Other inductees were the late Robert B. Beith, former executive editor and publisher for the Guy Gannett newspapers; Jim Brunelle, a well-known political reporter, columnist and commentator; and the late Campbell B. Nivens, former publisher of The Times Record in Brunswick.

Ouimet, who died in June at the age of 76, joined the Lewiston Daily Sun in 1966 with the state news staff, responsible for coverage beyond the Twin Cities area. She became a proofreader in 1967 and was promoted to regional news director in 1976.

“There was no one more in tune with local and regional news and making sure we had the best news coverage possible,” Sun Journal Publisher James Costello Sr. said.

Charlie Pomerleau, who Ouimet hired as the River Valley section page editor in the 1980s and who is now the city editor for the Standard-Examiner in Ogden, Utah, called Ouimet one of the most remarkable people he had encountered in his career.

“She covered a geographic area larger than some states, managing somehow to coordinate a long list of school boards, boards of selectmen, elections, planning commissions and county commissions, as well as spot news coverage of fires, accidents, murders, lost kids and hunters, all done with a smoldering cigarette dangling from her lips, at least until the mid-’80s when smoking was banned in the newsroom,” he recalled.

“Her persistence that we get the story, we get the story right and whenever possible we get the story first are three fundamental journalism values still driving this newsroom today. Many of us can thank Polly for showing us how to do that,” Regional Editor Scott Thistle said of Ouimet.

Heather McCarthy, Ouimet’s daughter and the Sun Journal’s nighttime news editor, said, “My mother taught me what I still believe today: that the essence of a daily newspaper’s mission lies in the thorough and accurate coverage of its towns and cities. She saw it as a newspaper’s civic duty to supply readers with the information they needed to make informed choices about town and city business.”

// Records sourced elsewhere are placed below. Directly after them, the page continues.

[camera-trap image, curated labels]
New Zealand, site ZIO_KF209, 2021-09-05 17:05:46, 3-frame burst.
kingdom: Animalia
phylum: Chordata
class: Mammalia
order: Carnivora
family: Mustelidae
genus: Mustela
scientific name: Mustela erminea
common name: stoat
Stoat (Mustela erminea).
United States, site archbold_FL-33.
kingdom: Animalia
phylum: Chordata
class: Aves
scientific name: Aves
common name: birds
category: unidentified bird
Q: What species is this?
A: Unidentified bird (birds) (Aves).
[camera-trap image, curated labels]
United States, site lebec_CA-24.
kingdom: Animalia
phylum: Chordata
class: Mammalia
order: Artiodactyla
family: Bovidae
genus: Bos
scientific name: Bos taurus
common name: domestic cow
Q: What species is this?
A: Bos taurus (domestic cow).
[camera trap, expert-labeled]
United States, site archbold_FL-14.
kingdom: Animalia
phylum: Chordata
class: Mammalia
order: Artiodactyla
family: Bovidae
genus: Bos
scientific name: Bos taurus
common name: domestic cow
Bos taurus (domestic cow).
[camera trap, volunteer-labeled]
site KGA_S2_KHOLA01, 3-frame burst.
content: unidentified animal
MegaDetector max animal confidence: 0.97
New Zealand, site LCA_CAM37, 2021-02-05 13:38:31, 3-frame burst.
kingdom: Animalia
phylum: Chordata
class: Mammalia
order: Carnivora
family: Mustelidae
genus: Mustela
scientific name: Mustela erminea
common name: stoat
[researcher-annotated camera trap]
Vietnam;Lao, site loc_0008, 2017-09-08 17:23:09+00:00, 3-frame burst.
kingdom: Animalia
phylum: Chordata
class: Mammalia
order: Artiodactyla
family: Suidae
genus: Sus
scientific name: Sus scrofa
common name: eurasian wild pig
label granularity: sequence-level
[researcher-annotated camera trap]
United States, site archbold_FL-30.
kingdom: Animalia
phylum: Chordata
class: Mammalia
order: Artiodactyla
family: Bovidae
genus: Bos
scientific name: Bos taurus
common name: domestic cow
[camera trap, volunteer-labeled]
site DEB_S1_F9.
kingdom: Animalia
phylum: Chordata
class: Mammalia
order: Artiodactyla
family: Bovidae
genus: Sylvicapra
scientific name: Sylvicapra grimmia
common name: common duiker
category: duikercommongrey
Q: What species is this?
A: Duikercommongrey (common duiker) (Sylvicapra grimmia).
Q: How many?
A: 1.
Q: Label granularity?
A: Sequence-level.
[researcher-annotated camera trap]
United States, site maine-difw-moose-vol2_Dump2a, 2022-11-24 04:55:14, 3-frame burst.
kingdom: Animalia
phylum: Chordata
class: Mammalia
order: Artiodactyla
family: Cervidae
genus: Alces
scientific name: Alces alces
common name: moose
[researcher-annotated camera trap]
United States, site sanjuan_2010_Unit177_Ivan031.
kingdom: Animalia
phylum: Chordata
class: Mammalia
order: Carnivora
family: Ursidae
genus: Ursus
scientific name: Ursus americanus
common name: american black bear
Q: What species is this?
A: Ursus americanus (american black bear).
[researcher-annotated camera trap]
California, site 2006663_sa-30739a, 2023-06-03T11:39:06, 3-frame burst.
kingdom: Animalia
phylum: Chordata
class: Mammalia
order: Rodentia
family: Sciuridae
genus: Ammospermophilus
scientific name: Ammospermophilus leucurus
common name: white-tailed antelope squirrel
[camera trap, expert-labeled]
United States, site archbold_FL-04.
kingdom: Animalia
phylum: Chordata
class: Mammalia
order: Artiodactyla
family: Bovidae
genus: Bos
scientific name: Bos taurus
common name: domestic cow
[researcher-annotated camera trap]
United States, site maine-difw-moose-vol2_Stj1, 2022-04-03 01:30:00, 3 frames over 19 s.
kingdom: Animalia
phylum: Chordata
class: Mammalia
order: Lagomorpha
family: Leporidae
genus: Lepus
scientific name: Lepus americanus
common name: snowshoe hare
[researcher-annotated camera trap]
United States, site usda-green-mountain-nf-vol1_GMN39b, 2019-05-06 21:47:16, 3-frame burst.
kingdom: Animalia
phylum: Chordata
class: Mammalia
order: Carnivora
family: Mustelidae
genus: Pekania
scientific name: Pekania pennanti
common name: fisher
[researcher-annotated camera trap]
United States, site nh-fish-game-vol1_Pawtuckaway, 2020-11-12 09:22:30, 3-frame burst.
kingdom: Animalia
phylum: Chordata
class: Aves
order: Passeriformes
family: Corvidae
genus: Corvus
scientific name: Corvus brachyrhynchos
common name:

“She never met a public official she was afraid to call at home, after hours or on a weekend,” McCarthy said, “and was tireless in her efforts to ensure that towns conduct their business in public,” a passion that endures in the Sun Journal’s current newsroom.

Although Ouimet retired from the Sun Journal in 1996, she remained a newsroom scanner attendant until last December, calling the regional and city desks if she heard anything of interest.

A plaque displaying Ouimet’s image and highlights of her career will be placed on display in the Hall of Fame at the University of Maine in Orono.